-- begin Excerpt provided --
Skip to main content

Mobomo webinars-now on demand! | learn more.

Alright, so your big data infrastructure is up and running. You've collected and analyzed gigabytes, terabytes, maybe even petabytes of data and now you'd like to visualize your data on desktop PCs, tablets, and smart phones.

How do you go about doing this? Well, let me show you. Visualizing big data, in many cases, isn't far from visualizing small data. At a high level, big data when summarized/aggregated, simply becomes smaller data.

In this post, we'll focus on transforming big data into smaller data for reporting and visualization by discussing the ideal architecture, as well as present a case study.

Architecture: Frontend (data visualization)

On the front end, we utilize responsive design with a single code base to support desktop, tablet, and mobile phones. For native mobile apps, we can utilize tools like PhoneGap or Adobe Cordova for responsive design; a process that significantly cuts down cost, shortens time to market, and is a great option for business apps.

Here are two popular frontend approaches:

1. Server Side MVC:

Server side MVC (model view controller) has been the de facto standard for web app development for quite some time. It's mature, has a well established tool set (i.e Ruby on Rails), and is search engine friendly. The only downsides are it's less interactive and less responsive.

2. Client Side MVC:

Capitalizing on JavaScript for page rendering, apps developed on Client Side MVC are more responsive and interactive than server versions. At Intridea, we've found this method to be particularly suited for interactive data. In addition, referred to as single page applications, Client Side MVC, have the look and feel of a desktop app. Therefore, creating an ideal user experience that is highly responsive and requires minimal page refreshing.

Architecture: Backend (data storage and processing)

Typically 'big data' is collected through some kind of streaming APIs and stored in HDFS, HBase, Cassandra, or S3. Hive, Impala, and CQL can be used to query directly against the data. It's fairly convenient to query big data this way, however not efficient if data has to be queried frequently for reporting purposes.

In these situations, extracting aggregated data into smaller data may be the better solution. MongoDB, Riak, Postgres, and MySQL are good options for storing smaller data. Big data can be transformed into smaller data, using ETL (Extract, Transform, Load) tools, thus making it more manageable (e.g. realtime data can be aggregated to hourly, daily, or monthly summary data).

Note: For single page application, a restful API server is needed to access the aggregated data. Our favorite API Server is Ruby on Rails.

Case Study: American Bible Society

American Bible Society provides online access to 582 versions of the Bible in 466 languages through partnerships with publishers. With their javascript API generating billions of records every year, ABS needed help making sense of their data. Thus, we partnered with ABS to create ScriptureAnalytics, a site that gives insights into their vast collection of data.

Access to the Bible translations was provided via JavaScript APIs. The usage of the APIs was tracked at the verse level, along with ip location, timestamp, and duration. The raw usage data was collected through AWS Cloudfront (Apache log files) and stored on EC2 S3 and preprocessing/aggregation of stats was conducted via AWS Elastic Map/Reduce with Apache Pig and Hive.
-- end Excerpt provided --
-- begin Dataset records --
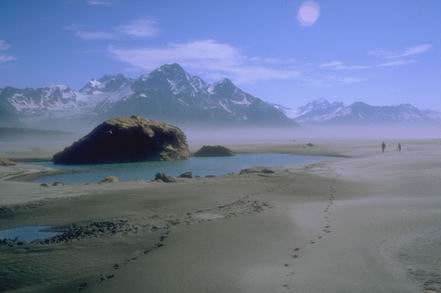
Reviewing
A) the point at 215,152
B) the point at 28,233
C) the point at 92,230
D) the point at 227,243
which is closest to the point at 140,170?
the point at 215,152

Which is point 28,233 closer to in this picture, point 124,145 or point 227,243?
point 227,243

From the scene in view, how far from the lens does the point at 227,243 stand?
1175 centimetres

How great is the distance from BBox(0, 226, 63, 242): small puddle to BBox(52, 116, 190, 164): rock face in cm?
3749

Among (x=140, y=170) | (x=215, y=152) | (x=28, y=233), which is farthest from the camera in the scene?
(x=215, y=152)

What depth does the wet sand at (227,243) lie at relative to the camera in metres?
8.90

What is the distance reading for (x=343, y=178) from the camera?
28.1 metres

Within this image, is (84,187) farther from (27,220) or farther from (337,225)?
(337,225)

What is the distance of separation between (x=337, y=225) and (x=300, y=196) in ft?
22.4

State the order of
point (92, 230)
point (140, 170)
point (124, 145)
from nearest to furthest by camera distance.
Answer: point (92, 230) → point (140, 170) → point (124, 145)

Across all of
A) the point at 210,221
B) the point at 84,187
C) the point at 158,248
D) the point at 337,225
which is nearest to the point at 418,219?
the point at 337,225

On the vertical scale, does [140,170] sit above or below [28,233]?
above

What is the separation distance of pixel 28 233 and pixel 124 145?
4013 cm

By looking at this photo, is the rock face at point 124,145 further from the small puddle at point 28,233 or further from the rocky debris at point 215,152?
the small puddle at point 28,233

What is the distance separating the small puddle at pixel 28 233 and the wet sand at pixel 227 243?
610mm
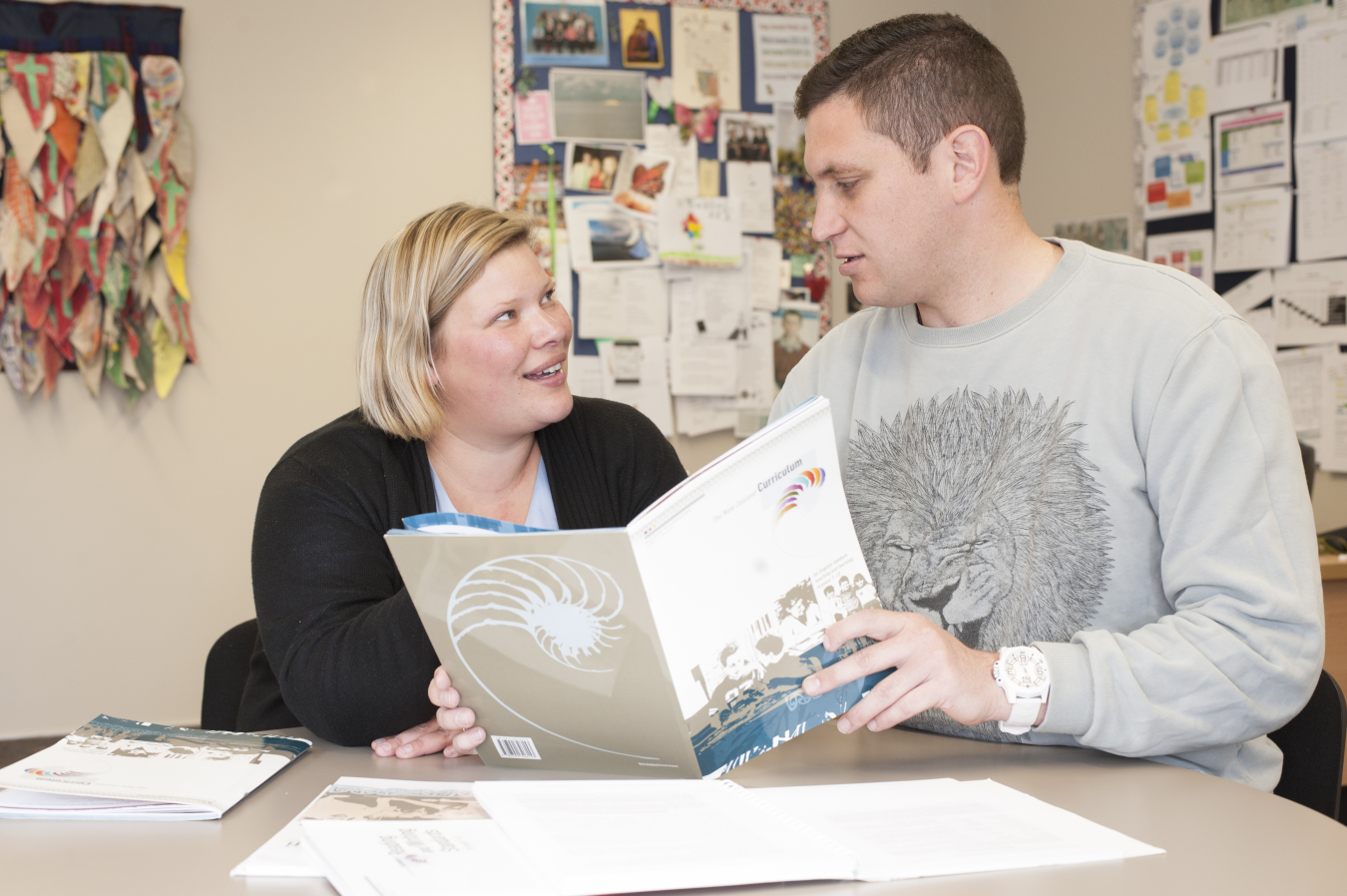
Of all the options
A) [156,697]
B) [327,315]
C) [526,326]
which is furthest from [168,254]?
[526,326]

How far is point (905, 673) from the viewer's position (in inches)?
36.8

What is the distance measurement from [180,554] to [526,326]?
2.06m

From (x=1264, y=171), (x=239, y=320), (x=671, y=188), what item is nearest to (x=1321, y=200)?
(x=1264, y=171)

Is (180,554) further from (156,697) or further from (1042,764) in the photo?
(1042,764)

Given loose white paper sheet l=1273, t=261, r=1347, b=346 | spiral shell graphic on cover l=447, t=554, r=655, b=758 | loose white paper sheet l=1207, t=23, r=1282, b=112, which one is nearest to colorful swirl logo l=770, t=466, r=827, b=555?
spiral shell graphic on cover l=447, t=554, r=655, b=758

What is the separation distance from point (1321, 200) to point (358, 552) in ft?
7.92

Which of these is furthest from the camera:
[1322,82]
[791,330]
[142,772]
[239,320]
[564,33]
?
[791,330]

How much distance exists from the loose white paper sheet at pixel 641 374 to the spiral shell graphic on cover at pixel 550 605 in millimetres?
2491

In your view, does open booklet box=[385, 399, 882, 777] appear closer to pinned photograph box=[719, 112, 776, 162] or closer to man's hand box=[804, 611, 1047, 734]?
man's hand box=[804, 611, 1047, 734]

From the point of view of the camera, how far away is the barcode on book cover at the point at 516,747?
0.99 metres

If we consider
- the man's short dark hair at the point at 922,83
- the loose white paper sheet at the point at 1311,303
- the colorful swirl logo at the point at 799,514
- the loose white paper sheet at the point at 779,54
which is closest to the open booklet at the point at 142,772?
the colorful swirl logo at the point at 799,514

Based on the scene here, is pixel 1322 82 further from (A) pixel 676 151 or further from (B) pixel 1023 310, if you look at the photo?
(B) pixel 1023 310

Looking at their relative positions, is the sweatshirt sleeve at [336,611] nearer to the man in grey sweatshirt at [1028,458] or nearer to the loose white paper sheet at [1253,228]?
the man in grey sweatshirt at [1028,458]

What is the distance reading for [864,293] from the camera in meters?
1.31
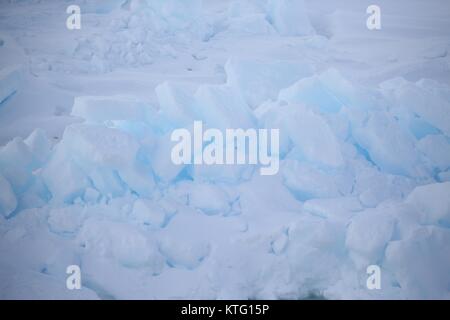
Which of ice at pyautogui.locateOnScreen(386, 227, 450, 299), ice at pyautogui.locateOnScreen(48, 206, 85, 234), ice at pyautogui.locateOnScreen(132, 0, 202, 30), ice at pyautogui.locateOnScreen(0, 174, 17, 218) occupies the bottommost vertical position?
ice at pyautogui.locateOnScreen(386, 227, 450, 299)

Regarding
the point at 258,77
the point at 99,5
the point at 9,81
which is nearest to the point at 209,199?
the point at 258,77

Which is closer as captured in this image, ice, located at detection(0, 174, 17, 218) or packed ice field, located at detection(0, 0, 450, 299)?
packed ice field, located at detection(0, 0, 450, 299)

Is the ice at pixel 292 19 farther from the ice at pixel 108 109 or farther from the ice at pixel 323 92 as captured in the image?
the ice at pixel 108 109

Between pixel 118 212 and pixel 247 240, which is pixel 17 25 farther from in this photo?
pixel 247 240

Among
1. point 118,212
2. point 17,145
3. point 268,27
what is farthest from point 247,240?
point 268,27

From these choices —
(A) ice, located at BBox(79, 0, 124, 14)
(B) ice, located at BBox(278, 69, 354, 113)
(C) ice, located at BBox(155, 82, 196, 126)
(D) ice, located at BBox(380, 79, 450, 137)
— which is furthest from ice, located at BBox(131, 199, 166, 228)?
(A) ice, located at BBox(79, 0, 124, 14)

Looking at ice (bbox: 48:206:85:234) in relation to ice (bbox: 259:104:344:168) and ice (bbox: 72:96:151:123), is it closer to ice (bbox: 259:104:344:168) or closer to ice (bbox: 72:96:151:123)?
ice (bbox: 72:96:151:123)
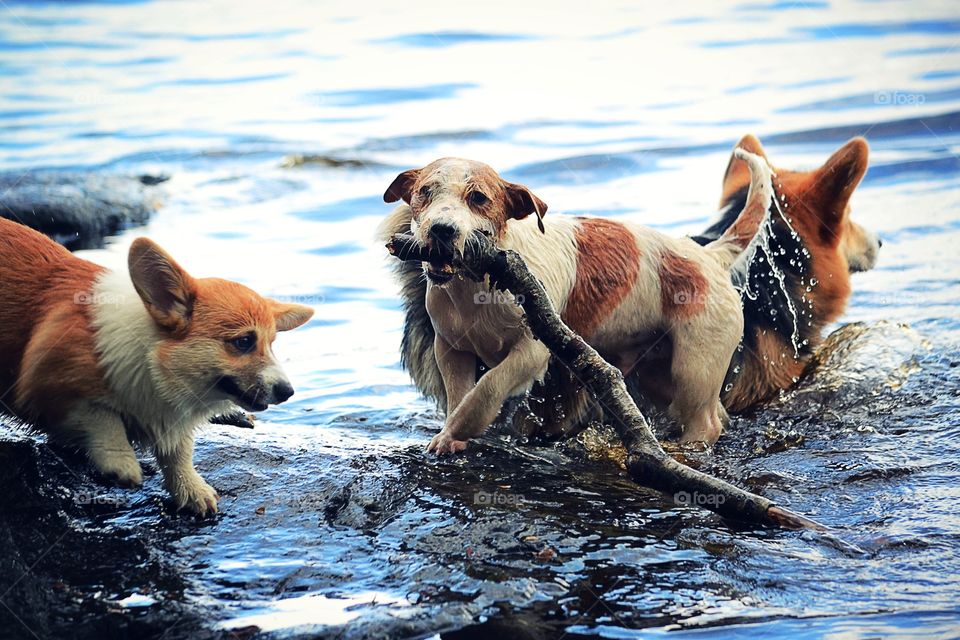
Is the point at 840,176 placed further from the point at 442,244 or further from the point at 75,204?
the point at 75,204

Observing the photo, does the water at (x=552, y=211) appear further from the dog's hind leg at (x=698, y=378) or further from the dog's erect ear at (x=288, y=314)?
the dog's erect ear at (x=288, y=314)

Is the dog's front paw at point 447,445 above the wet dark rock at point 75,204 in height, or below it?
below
-- end Dataset records --
-- begin Dataset records --
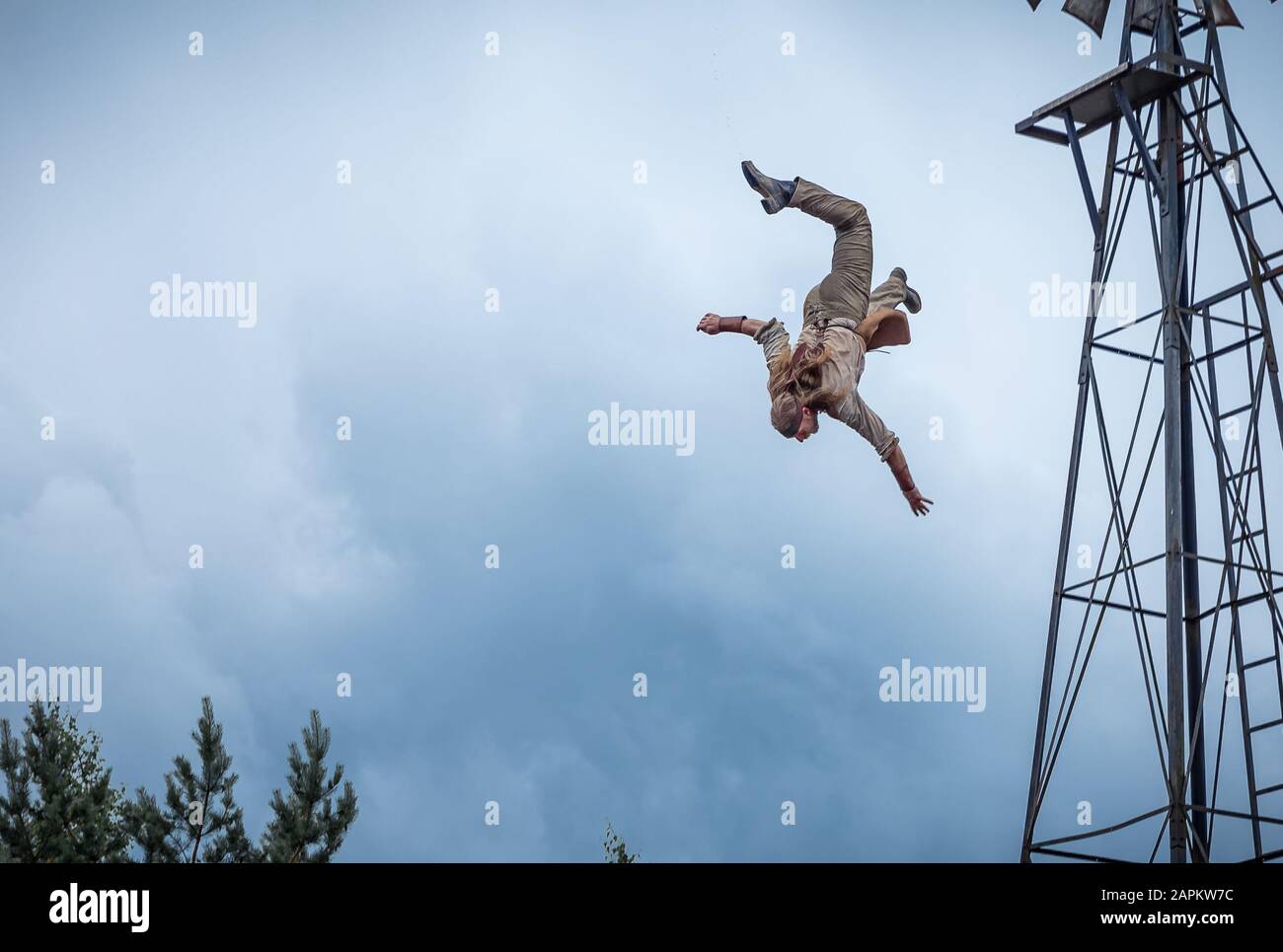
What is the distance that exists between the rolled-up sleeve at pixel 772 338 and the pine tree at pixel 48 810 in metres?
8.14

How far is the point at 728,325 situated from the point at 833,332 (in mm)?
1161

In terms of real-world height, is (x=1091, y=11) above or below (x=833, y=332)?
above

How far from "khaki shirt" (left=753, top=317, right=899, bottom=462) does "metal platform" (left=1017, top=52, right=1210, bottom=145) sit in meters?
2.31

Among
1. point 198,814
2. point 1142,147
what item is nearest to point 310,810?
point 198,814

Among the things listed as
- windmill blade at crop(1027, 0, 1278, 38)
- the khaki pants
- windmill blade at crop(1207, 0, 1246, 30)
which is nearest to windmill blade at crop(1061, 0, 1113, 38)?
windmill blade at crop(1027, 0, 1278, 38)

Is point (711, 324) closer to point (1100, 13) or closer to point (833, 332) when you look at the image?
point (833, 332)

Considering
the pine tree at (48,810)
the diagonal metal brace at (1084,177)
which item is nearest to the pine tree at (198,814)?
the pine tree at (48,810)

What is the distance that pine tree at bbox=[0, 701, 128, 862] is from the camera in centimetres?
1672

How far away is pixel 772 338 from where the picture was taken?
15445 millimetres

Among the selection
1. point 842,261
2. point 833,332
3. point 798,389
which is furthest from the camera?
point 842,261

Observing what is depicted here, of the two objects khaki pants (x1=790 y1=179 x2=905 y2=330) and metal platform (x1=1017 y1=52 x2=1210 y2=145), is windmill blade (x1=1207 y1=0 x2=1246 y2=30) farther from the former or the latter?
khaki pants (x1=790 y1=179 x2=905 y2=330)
-- end Dataset records --
- **Stated goal 1**
Update part of the big data visualization post. Begin at the words "Note: For single" and stop after "collection of data.", and put "ABS" in place of every "American Bible Society".
- **Stated goal 2**
According to the big data visualization post, in how many languages does the American Bible Society offer online access to the Bible?

- **Reply 1**
Note: For single page application, a restful API server is needed to access the aggregated data. Our favorite API Server is Ruby on Rails.

Case Study: ABS

ABS provides online access to 582 versions of the Bible in 466 languages through partnerships with publishers. With their javascript API generating billions of records every year, ABS needed help making sense of their data. Thus, we partnered with ABS to create ScriptureAnalytics, a site that gives insights into their vast collection of data.

- **Reply 2**
466 languages.